Estelite Dental Clinic Olarak Doğru Tedavi Yaklaşımımız
Ankara Çankaya’da bulunan kliniğimiz Estelite Dental Clinic olarak, implant tedavilerinde en baştan doğru adımları atmanın ne kadar değerli olduğunu biliyoruz. “Gülüşünüz Bizim Uzmanlık Alanımız” ilkesiyle çıktığımız yolda, bu tür sorunların yaşanmaması için planlama aşamasına büyük bir titizlik gösteriyoruz.
Tedaviye başlamadan önce hastalarımızdan aldığımız 3 boyutlu dijital röntgenler (CBCT) sayesinde çene kemiğinin yapısını, yoğunluğunu ve hacmini milimetrik olarak inceliyoruz. Bu detaylı görüntüleme, implantın en doğru konuma, en uygun açıyla ve ideal boyutta yerleştirilmesini güvence altına alıyor. Kliniğimizde, Ağız, Diş ve Çene Cerrahisi Uzmanı Dr. Mustafa Burak Kirişci’nin cerrahi tecrübesi ile Protez ve Estetik Diş Hekimliği Uzmanı Dr. Kübra Kirişci’nin üst yapı planlamasındaki uzmanlığı bir araya geliyor. Bu ekip çalışması, hem cerrahi işlemin başarısını hem de implant üzerine gelecek protezin çiğneme kuvvetlerini doğru şekilde dağıtmasını temin ediyor.

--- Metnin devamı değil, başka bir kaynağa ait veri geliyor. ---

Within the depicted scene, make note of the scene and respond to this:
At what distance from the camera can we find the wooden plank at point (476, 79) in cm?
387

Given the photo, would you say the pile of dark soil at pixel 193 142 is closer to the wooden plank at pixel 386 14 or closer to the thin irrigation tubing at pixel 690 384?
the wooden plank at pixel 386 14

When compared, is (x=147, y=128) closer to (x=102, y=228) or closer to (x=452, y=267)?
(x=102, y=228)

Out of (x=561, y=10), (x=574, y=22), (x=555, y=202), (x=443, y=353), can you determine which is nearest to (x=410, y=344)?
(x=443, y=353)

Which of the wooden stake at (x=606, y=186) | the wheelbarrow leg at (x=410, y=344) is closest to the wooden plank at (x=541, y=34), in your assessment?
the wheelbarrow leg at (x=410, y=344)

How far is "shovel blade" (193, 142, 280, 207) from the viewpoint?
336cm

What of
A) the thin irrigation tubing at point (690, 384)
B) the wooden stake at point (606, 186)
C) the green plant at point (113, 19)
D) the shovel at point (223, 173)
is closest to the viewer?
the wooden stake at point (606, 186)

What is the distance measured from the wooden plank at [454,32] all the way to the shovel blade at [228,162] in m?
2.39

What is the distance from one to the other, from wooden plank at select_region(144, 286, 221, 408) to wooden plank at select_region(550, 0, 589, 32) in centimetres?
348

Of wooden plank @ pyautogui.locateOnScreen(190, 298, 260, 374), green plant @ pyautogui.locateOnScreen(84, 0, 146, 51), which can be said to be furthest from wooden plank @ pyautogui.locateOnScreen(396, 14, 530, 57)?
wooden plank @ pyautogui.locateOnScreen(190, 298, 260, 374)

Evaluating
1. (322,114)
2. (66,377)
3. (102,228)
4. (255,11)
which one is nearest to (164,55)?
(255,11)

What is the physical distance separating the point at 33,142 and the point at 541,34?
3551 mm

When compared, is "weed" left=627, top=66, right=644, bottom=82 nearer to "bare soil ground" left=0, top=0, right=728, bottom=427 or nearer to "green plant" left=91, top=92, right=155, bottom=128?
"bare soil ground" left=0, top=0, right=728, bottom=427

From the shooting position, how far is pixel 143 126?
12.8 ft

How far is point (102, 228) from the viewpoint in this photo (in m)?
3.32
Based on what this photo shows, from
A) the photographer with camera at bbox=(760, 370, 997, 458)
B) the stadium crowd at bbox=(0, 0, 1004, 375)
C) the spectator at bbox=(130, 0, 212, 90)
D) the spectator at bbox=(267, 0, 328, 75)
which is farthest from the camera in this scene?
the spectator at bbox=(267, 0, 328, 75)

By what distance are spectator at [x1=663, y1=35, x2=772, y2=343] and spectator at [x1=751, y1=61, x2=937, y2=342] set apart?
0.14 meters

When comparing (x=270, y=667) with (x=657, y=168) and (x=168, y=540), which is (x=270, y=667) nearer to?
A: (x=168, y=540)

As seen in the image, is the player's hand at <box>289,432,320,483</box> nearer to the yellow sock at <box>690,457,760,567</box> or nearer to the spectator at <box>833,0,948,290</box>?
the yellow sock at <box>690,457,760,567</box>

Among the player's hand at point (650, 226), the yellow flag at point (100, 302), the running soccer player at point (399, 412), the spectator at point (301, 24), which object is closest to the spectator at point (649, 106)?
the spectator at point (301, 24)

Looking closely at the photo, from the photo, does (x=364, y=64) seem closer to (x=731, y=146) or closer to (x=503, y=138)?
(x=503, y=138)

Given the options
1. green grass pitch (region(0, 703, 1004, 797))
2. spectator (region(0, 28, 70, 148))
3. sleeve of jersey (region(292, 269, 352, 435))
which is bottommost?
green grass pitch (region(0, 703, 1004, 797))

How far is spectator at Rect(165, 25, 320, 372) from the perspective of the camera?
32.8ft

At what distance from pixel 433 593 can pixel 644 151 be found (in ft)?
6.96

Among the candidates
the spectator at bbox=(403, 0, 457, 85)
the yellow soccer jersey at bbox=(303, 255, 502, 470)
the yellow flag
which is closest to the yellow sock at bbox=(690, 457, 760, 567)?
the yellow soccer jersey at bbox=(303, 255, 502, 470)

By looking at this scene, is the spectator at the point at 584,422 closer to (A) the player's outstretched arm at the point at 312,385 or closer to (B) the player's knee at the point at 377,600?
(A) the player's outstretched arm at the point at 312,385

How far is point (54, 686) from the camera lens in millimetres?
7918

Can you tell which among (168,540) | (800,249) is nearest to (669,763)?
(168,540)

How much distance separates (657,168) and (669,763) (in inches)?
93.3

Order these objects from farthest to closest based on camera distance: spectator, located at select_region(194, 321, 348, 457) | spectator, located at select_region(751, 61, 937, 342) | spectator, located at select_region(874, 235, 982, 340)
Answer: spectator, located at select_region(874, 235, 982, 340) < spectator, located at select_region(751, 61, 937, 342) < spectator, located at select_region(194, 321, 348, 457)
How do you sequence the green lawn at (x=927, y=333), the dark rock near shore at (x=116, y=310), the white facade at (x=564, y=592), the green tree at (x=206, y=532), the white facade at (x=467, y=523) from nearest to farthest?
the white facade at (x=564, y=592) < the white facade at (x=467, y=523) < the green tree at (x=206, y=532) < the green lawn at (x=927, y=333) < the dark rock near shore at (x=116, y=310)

Son teknolojiye sahip intraoral tarayıcılarımız ve kendi bünyemizdeki CAD/CAM laboratuvar altyapımız, protezlerin hastanın ağız yapısıyla birebir uyumlu şekilde üretilmesini mümkün kılıyor. Bu da hatalı protezlerden kaynaklanabilecek kemik kayıplarının önüne geçiyor.